_取り組む課題:_
a) 陰謀論と極右をめぐる文章によると、人間が今も昔も他人の物語によって突き動かされるのはなぜか。文章が挙げる理由を一、二文で説明しなさい。
b) 陰謀論と極右をめぐる文章を、最後の文に続けて引き継ぎ、書き進めなさい。

_読む文章:_
-.-.-
トランプ前米大統領の支持者らが賛同し、21年1月に起きた米連邦議会占拠事件にも信奉者が加わっていた。

ドイツのクーデター未遂では、極右勢力「ライヒスビュルガー(帝国市民)」が関与した疑いもある。独検察当局は事件の思想的な背景について「Qアノンのイデオロギーと帝国市民の物語からなる陰謀神話の集合体」と分析する。

ドイツのクーデター未遂、陰謀論と極右共鳴 民主主義試練: 日本経済新聞

これって割と2022年の現代世界の縮図って感じで興味深いと思うんですよねえ。アメリカもドイツも、そしてウクライナに侵攻したロシアを見ても。


2400年前にプラトンが看破したように、コミュニケーションの動物である私たち人間は今も昔も他人の物語によって様々な形で突き動かされていく。あるいは自分が理解している世界についての物語を使って、善意や悪意から相手をなびかせようとする。
-.-.-
(コレクションから取り出した項目)

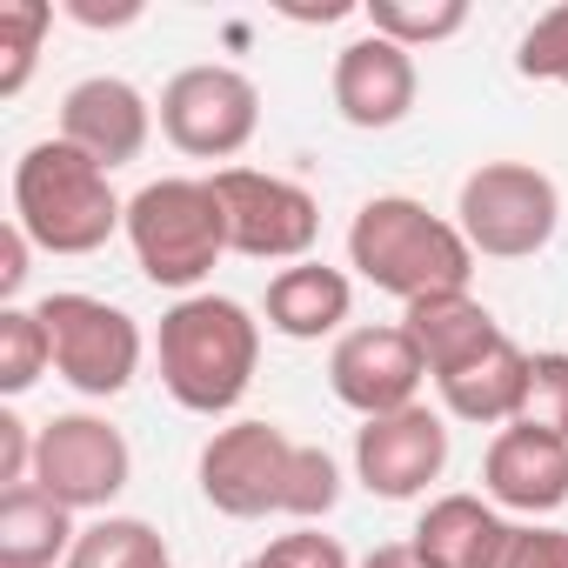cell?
<instances>
[{
    "label": "cell",
    "mask_w": 568,
    "mask_h": 568,
    "mask_svg": "<svg viewBox=\"0 0 568 568\" xmlns=\"http://www.w3.org/2000/svg\"><path fill=\"white\" fill-rule=\"evenodd\" d=\"M128 247L154 288H174L181 302L201 295V281L227 254V214L214 201V181H194V174L148 181L128 201Z\"/></svg>",
    "instance_id": "obj_4"
},
{
    "label": "cell",
    "mask_w": 568,
    "mask_h": 568,
    "mask_svg": "<svg viewBox=\"0 0 568 568\" xmlns=\"http://www.w3.org/2000/svg\"><path fill=\"white\" fill-rule=\"evenodd\" d=\"M28 254H34V241H28V227L8 214V227H0V302L14 308V295H21V281H28Z\"/></svg>",
    "instance_id": "obj_31"
},
{
    "label": "cell",
    "mask_w": 568,
    "mask_h": 568,
    "mask_svg": "<svg viewBox=\"0 0 568 568\" xmlns=\"http://www.w3.org/2000/svg\"><path fill=\"white\" fill-rule=\"evenodd\" d=\"M402 328H408V342L422 348V362H428L435 382L455 375V368H468L475 355H488V348L501 342V322H495L468 288H448V295H422V302H408V308H402Z\"/></svg>",
    "instance_id": "obj_17"
},
{
    "label": "cell",
    "mask_w": 568,
    "mask_h": 568,
    "mask_svg": "<svg viewBox=\"0 0 568 568\" xmlns=\"http://www.w3.org/2000/svg\"><path fill=\"white\" fill-rule=\"evenodd\" d=\"M495 568H568V528L515 521V528H508V548H501Z\"/></svg>",
    "instance_id": "obj_29"
},
{
    "label": "cell",
    "mask_w": 568,
    "mask_h": 568,
    "mask_svg": "<svg viewBox=\"0 0 568 568\" xmlns=\"http://www.w3.org/2000/svg\"><path fill=\"white\" fill-rule=\"evenodd\" d=\"M34 448H41V428H28L14 408H0V495L34 481Z\"/></svg>",
    "instance_id": "obj_30"
},
{
    "label": "cell",
    "mask_w": 568,
    "mask_h": 568,
    "mask_svg": "<svg viewBox=\"0 0 568 568\" xmlns=\"http://www.w3.org/2000/svg\"><path fill=\"white\" fill-rule=\"evenodd\" d=\"M515 422L568 442V355H561V348L528 355V395H521V415H515Z\"/></svg>",
    "instance_id": "obj_26"
},
{
    "label": "cell",
    "mask_w": 568,
    "mask_h": 568,
    "mask_svg": "<svg viewBox=\"0 0 568 568\" xmlns=\"http://www.w3.org/2000/svg\"><path fill=\"white\" fill-rule=\"evenodd\" d=\"M442 468H448V422L422 402L355 428V481L382 501L428 495V481H442Z\"/></svg>",
    "instance_id": "obj_12"
},
{
    "label": "cell",
    "mask_w": 568,
    "mask_h": 568,
    "mask_svg": "<svg viewBox=\"0 0 568 568\" xmlns=\"http://www.w3.org/2000/svg\"><path fill=\"white\" fill-rule=\"evenodd\" d=\"M41 322H48V342H54V375L74 395L108 402V395H121L141 375L148 342H141V328H134L128 308L68 288V295H48L41 302Z\"/></svg>",
    "instance_id": "obj_6"
},
{
    "label": "cell",
    "mask_w": 568,
    "mask_h": 568,
    "mask_svg": "<svg viewBox=\"0 0 568 568\" xmlns=\"http://www.w3.org/2000/svg\"><path fill=\"white\" fill-rule=\"evenodd\" d=\"M134 475V448L108 415H54L41 422L34 448V488H48L61 508H108Z\"/></svg>",
    "instance_id": "obj_10"
},
{
    "label": "cell",
    "mask_w": 568,
    "mask_h": 568,
    "mask_svg": "<svg viewBox=\"0 0 568 568\" xmlns=\"http://www.w3.org/2000/svg\"><path fill=\"white\" fill-rule=\"evenodd\" d=\"M161 388L187 415H227L254 388L261 368V322L234 295H187L161 315Z\"/></svg>",
    "instance_id": "obj_2"
},
{
    "label": "cell",
    "mask_w": 568,
    "mask_h": 568,
    "mask_svg": "<svg viewBox=\"0 0 568 568\" xmlns=\"http://www.w3.org/2000/svg\"><path fill=\"white\" fill-rule=\"evenodd\" d=\"M54 368V342L41 308H0V395H28L41 375Z\"/></svg>",
    "instance_id": "obj_23"
},
{
    "label": "cell",
    "mask_w": 568,
    "mask_h": 568,
    "mask_svg": "<svg viewBox=\"0 0 568 568\" xmlns=\"http://www.w3.org/2000/svg\"><path fill=\"white\" fill-rule=\"evenodd\" d=\"M68 568H174V555L154 535V521H141V515H101V521L81 528Z\"/></svg>",
    "instance_id": "obj_21"
},
{
    "label": "cell",
    "mask_w": 568,
    "mask_h": 568,
    "mask_svg": "<svg viewBox=\"0 0 568 568\" xmlns=\"http://www.w3.org/2000/svg\"><path fill=\"white\" fill-rule=\"evenodd\" d=\"M254 561H261V568H355L348 548H342L335 535H322V528H288V535H274Z\"/></svg>",
    "instance_id": "obj_28"
},
{
    "label": "cell",
    "mask_w": 568,
    "mask_h": 568,
    "mask_svg": "<svg viewBox=\"0 0 568 568\" xmlns=\"http://www.w3.org/2000/svg\"><path fill=\"white\" fill-rule=\"evenodd\" d=\"M455 227L488 261H528L561 227V194L528 161H481L455 194Z\"/></svg>",
    "instance_id": "obj_5"
},
{
    "label": "cell",
    "mask_w": 568,
    "mask_h": 568,
    "mask_svg": "<svg viewBox=\"0 0 568 568\" xmlns=\"http://www.w3.org/2000/svg\"><path fill=\"white\" fill-rule=\"evenodd\" d=\"M328 94H335V114L362 134H388L415 114V94H422V74H415V54L382 41V34H362L335 54V74H328Z\"/></svg>",
    "instance_id": "obj_13"
},
{
    "label": "cell",
    "mask_w": 568,
    "mask_h": 568,
    "mask_svg": "<svg viewBox=\"0 0 568 568\" xmlns=\"http://www.w3.org/2000/svg\"><path fill=\"white\" fill-rule=\"evenodd\" d=\"M481 495L515 515H555L568 501V442L541 428H501L481 455Z\"/></svg>",
    "instance_id": "obj_15"
},
{
    "label": "cell",
    "mask_w": 568,
    "mask_h": 568,
    "mask_svg": "<svg viewBox=\"0 0 568 568\" xmlns=\"http://www.w3.org/2000/svg\"><path fill=\"white\" fill-rule=\"evenodd\" d=\"M515 74L521 81H561L568 88V0L548 14H535V28L515 48Z\"/></svg>",
    "instance_id": "obj_27"
},
{
    "label": "cell",
    "mask_w": 568,
    "mask_h": 568,
    "mask_svg": "<svg viewBox=\"0 0 568 568\" xmlns=\"http://www.w3.org/2000/svg\"><path fill=\"white\" fill-rule=\"evenodd\" d=\"M288 468H295V435L274 422H227L201 448V495L227 521H261L288 501Z\"/></svg>",
    "instance_id": "obj_9"
},
{
    "label": "cell",
    "mask_w": 568,
    "mask_h": 568,
    "mask_svg": "<svg viewBox=\"0 0 568 568\" xmlns=\"http://www.w3.org/2000/svg\"><path fill=\"white\" fill-rule=\"evenodd\" d=\"M422 382H428V362L422 348L408 342L402 322H375V328H348L328 355V388L342 408H355L362 422L375 415H402L422 402Z\"/></svg>",
    "instance_id": "obj_11"
},
{
    "label": "cell",
    "mask_w": 568,
    "mask_h": 568,
    "mask_svg": "<svg viewBox=\"0 0 568 568\" xmlns=\"http://www.w3.org/2000/svg\"><path fill=\"white\" fill-rule=\"evenodd\" d=\"M68 21H81V28H128V21H141V0H128V8H88V0H68Z\"/></svg>",
    "instance_id": "obj_32"
},
{
    "label": "cell",
    "mask_w": 568,
    "mask_h": 568,
    "mask_svg": "<svg viewBox=\"0 0 568 568\" xmlns=\"http://www.w3.org/2000/svg\"><path fill=\"white\" fill-rule=\"evenodd\" d=\"M241 568H261V561H241Z\"/></svg>",
    "instance_id": "obj_34"
},
{
    "label": "cell",
    "mask_w": 568,
    "mask_h": 568,
    "mask_svg": "<svg viewBox=\"0 0 568 568\" xmlns=\"http://www.w3.org/2000/svg\"><path fill=\"white\" fill-rule=\"evenodd\" d=\"M355 568H422V555H415L408 541H382V548H368Z\"/></svg>",
    "instance_id": "obj_33"
},
{
    "label": "cell",
    "mask_w": 568,
    "mask_h": 568,
    "mask_svg": "<svg viewBox=\"0 0 568 568\" xmlns=\"http://www.w3.org/2000/svg\"><path fill=\"white\" fill-rule=\"evenodd\" d=\"M61 141L81 148L88 161H101V168L114 174V168H128V161L148 154V141H154V108H148V94H141L134 81H121V74H88V81H74L68 101H61Z\"/></svg>",
    "instance_id": "obj_14"
},
{
    "label": "cell",
    "mask_w": 568,
    "mask_h": 568,
    "mask_svg": "<svg viewBox=\"0 0 568 568\" xmlns=\"http://www.w3.org/2000/svg\"><path fill=\"white\" fill-rule=\"evenodd\" d=\"M14 221L41 254H94L114 234H128V201L114 194L101 161L54 134L14 161Z\"/></svg>",
    "instance_id": "obj_3"
},
{
    "label": "cell",
    "mask_w": 568,
    "mask_h": 568,
    "mask_svg": "<svg viewBox=\"0 0 568 568\" xmlns=\"http://www.w3.org/2000/svg\"><path fill=\"white\" fill-rule=\"evenodd\" d=\"M81 528H74V508H61L48 488H8L0 495V568H68Z\"/></svg>",
    "instance_id": "obj_20"
},
{
    "label": "cell",
    "mask_w": 568,
    "mask_h": 568,
    "mask_svg": "<svg viewBox=\"0 0 568 568\" xmlns=\"http://www.w3.org/2000/svg\"><path fill=\"white\" fill-rule=\"evenodd\" d=\"M362 21H368V34L422 54V48H442L468 28V0H368Z\"/></svg>",
    "instance_id": "obj_22"
},
{
    "label": "cell",
    "mask_w": 568,
    "mask_h": 568,
    "mask_svg": "<svg viewBox=\"0 0 568 568\" xmlns=\"http://www.w3.org/2000/svg\"><path fill=\"white\" fill-rule=\"evenodd\" d=\"M48 28H54L48 0H0V94H8V101L34 81Z\"/></svg>",
    "instance_id": "obj_24"
},
{
    "label": "cell",
    "mask_w": 568,
    "mask_h": 568,
    "mask_svg": "<svg viewBox=\"0 0 568 568\" xmlns=\"http://www.w3.org/2000/svg\"><path fill=\"white\" fill-rule=\"evenodd\" d=\"M342 501V462L315 442H295V468H288V501H281V515H295L302 528H315L328 508Z\"/></svg>",
    "instance_id": "obj_25"
},
{
    "label": "cell",
    "mask_w": 568,
    "mask_h": 568,
    "mask_svg": "<svg viewBox=\"0 0 568 568\" xmlns=\"http://www.w3.org/2000/svg\"><path fill=\"white\" fill-rule=\"evenodd\" d=\"M348 267L402 308L475 281V247L448 214H428L415 194H375L348 221Z\"/></svg>",
    "instance_id": "obj_1"
},
{
    "label": "cell",
    "mask_w": 568,
    "mask_h": 568,
    "mask_svg": "<svg viewBox=\"0 0 568 568\" xmlns=\"http://www.w3.org/2000/svg\"><path fill=\"white\" fill-rule=\"evenodd\" d=\"M348 308H355V281L328 261H295L267 281V328L288 335V342L335 335L348 322Z\"/></svg>",
    "instance_id": "obj_18"
},
{
    "label": "cell",
    "mask_w": 568,
    "mask_h": 568,
    "mask_svg": "<svg viewBox=\"0 0 568 568\" xmlns=\"http://www.w3.org/2000/svg\"><path fill=\"white\" fill-rule=\"evenodd\" d=\"M214 201L227 214V254L247 261H308L322 241V207L302 181L288 174H261V168H214Z\"/></svg>",
    "instance_id": "obj_7"
},
{
    "label": "cell",
    "mask_w": 568,
    "mask_h": 568,
    "mask_svg": "<svg viewBox=\"0 0 568 568\" xmlns=\"http://www.w3.org/2000/svg\"><path fill=\"white\" fill-rule=\"evenodd\" d=\"M508 528L501 508L488 495H435L408 535V548L422 555V568H495L501 548H508Z\"/></svg>",
    "instance_id": "obj_16"
},
{
    "label": "cell",
    "mask_w": 568,
    "mask_h": 568,
    "mask_svg": "<svg viewBox=\"0 0 568 568\" xmlns=\"http://www.w3.org/2000/svg\"><path fill=\"white\" fill-rule=\"evenodd\" d=\"M261 128V88L241 68L201 61L161 88V134L194 161H234Z\"/></svg>",
    "instance_id": "obj_8"
},
{
    "label": "cell",
    "mask_w": 568,
    "mask_h": 568,
    "mask_svg": "<svg viewBox=\"0 0 568 568\" xmlns=\"http://www.w3.org/2000/svg\"><path fill=\"white\" fill-rule=\"evenodd\" d=\"M435 388H442V408L455 422H468V428H515L521 395H528V355L501 335L488 355H475L468 368L442 375Z\"/></svg>",
    "instance_id": "obj_19"
}]
</instances>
-.-.-
_課題ごとの解答:_
a) 人間がコミュニケーションの動物だからである。文章は、2400年前にプラトンがこのことを見抜いていたと述べている。

b)
それはただ事実かどうかが重要なのではなく、心を揺さぶるよくできた物語であればあるほど効果的なんですよ。
物語はどこに消えた? - maukitiの日記
これまでの日記でも何度か人間社会における物語=ナラティブのネタを書いてきましたけども、例えば上記日記でも引用しているユヴァル・ノア・ハラリが「人類を一つにするために 新しい物語を作る必要がある」と述べているようなポジティブ未来の為の物語であると同時に、それは物語によって社会が分断へと向かっていくネガティブな未来の可能性でもあるわけで。
一方で、まぁ今回のドイツの「Qアノンのイデオロギーと帝国市民の物語からなる陰謀神話の集合体」ってその後者ほとんどそのまんまでしょう。
つまりアメリカを中心に始まった社会の分断をもたらす陰謀論は、ただ世界中に拡散していくだけでなく現地ローカルの要素と上手く融合することでよりよく出来た『物語』となって人びとの心に入り込んでいっている。
その差を分けるのは単純に国民性というよりは、むしろこの物語の融合が上手くいった・不幸に上手くいってしまったからこそ、ドイツのように陰謀神話が力を持ってしまう点が大きいのでしょう。
例えば反ワクチンだった人がほとんどそのまま親ロシアな言説になびいてしまうように、政府やマスコミが大々的にウソをついているという物語においては、ワクチン同様ウクライナでもウソをついているのだとすんなり受け入れられる物語が出来上がってしまう。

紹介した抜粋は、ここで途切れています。